Alexis de Tocqueville observed this dynamic in action during his visit to the U.S. in the early 19th century and documented it in Democracy in America. He noted how the principles of decentralization, embodied in the American founding documents like the Federalist Papers, were reflected in the culture that promoted habits of problem-solving. This bottom-up approach fosters accountability and promotes individual freedom, avoiding the pitfalls of centralized planning and the inefficiencies of bureaucratic agencies and centralized planning.
More Sunday Reads
- Appropriately timed, scholar Anthony Bradley has compiled a list of academic research on the benefits of gratitude (with plenty of ties into religion), and helps cut to the bottom line. “Gratitude is not just a virtue; it is a transformative force that builds resilience, fosters emotional intelligence, strengthens relationships, and deepens spiritual well-being. This rich body of research underscores the profound impact gratitude has on individuals, families, and communities,” Bradley writes. “Gratitude, practiced daily, lays the groundwork for a flourishing life. It strengthens families, deepens faith, and equips individuals to thrive in any circumstance. By cultivating this habit early, we empower the next generation to face life with confidence, resilience, and hope.”

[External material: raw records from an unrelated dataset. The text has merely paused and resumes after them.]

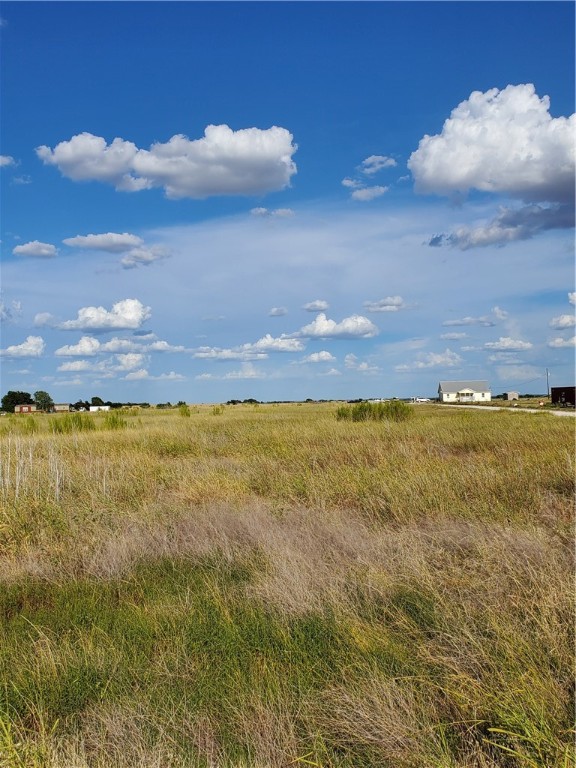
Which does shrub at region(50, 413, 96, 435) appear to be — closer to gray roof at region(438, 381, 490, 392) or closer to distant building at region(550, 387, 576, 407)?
distant building at region(550, 387, 576, 407)

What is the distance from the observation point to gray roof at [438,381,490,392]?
12144 centimetres

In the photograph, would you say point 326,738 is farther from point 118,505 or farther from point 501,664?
point 118,505

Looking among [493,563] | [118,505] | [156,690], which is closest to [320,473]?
[118,505]

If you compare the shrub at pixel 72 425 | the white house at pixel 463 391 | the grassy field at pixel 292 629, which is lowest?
the grassy field at pixel 292 629

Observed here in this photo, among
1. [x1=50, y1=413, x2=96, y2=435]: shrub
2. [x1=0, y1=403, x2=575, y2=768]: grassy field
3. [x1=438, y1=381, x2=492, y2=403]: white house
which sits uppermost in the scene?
Result: [x1=438, y1=381, x2=492, y2=403]: white house

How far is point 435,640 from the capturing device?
3.69 metres

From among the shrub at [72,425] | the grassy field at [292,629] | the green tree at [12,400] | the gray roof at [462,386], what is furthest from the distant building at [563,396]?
the green tree at [12,400]

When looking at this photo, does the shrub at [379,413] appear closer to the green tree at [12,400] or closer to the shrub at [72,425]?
the shrub at [72,425]

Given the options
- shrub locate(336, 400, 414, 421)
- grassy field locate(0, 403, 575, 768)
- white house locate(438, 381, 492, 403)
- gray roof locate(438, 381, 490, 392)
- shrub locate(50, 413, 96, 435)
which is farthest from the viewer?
gray roof locate(438, 381, 490, 392)

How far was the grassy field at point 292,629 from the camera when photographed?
2873 millimetres

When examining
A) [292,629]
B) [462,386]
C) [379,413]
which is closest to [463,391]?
[462,386]

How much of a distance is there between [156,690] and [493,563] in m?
2.93

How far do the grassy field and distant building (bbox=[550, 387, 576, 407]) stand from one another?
49832mm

- Perhaps a bit off the wall, but this is an interesting read with a unique religion angle. For the New York Times, Franz Lidz reports on how drones and artificial intelligence are helping archaeologists discover new Nazca Lines in Peru—and perhaps get closer to learning the purpose of the massive drawings carved into the desert sands. “The ancient geoglyphs have attracted theories that range from the religious (they were homages to powerful mountain and fertility gods) to the environmental (they were astronomical guides to predict infrequent rains in the nearby Andes) to the fantastical (they were landing strips and parking lots for alien spacecraft). [Archaeologist] Dr. [Masato] Sakai said that geoglyphs were drawn near pilgrimage routes to temples, which implies that they functioned as sacred spaces for community rituals, and could be considered planned, public architecture. The newly discovered geoglyphs are mainly located along a network of trails that wound through the pampa. They were most likely made by individuals and small groups to share information about rites and animal husbandry.”
A Good Word
For Thanksgiving, our own Kevin D. Williamson penned a meditation of Jesus’ first miracle that is worth ruminating on any day of the year (and which put a lump in my throat when I read it). “The miracle at Cana isn’t water becoming wine—any old magician could do that sort of thing. Whatever it was that Jesus was about, it wasn’t stupid party tricks. The miracle is that the Ruler of the Universe cared about such a little thing as the social anxieties of a bunch of nobodies in an obscure little corner of the world of no particular importance, and that He loved them the way a father loves his children—and what kind of father offers just enough at a time like that when he has, at his disposal, the very best? The best robe, the gold ring, the fatted calf, the wine that was better than any wine the local whatever-was-Hebrew-for-sommelier had ever tasted? The supernatural stuff is one thing, but consider the magnificence of that gesture, the sheer audacious style of it. I do not care if you are the most cynical atheist walking the Earth—it is impossible not to admire the panache. He bends reality into a new shape, makes the universe follow new rules, to help out a friend, and He does it cool—nobody even knows what happened except for the waiters. It wasn’t that He did the thing—it was that He did the thing because He loves us like His own children. And He did it knowing that Golgotha was waiting.”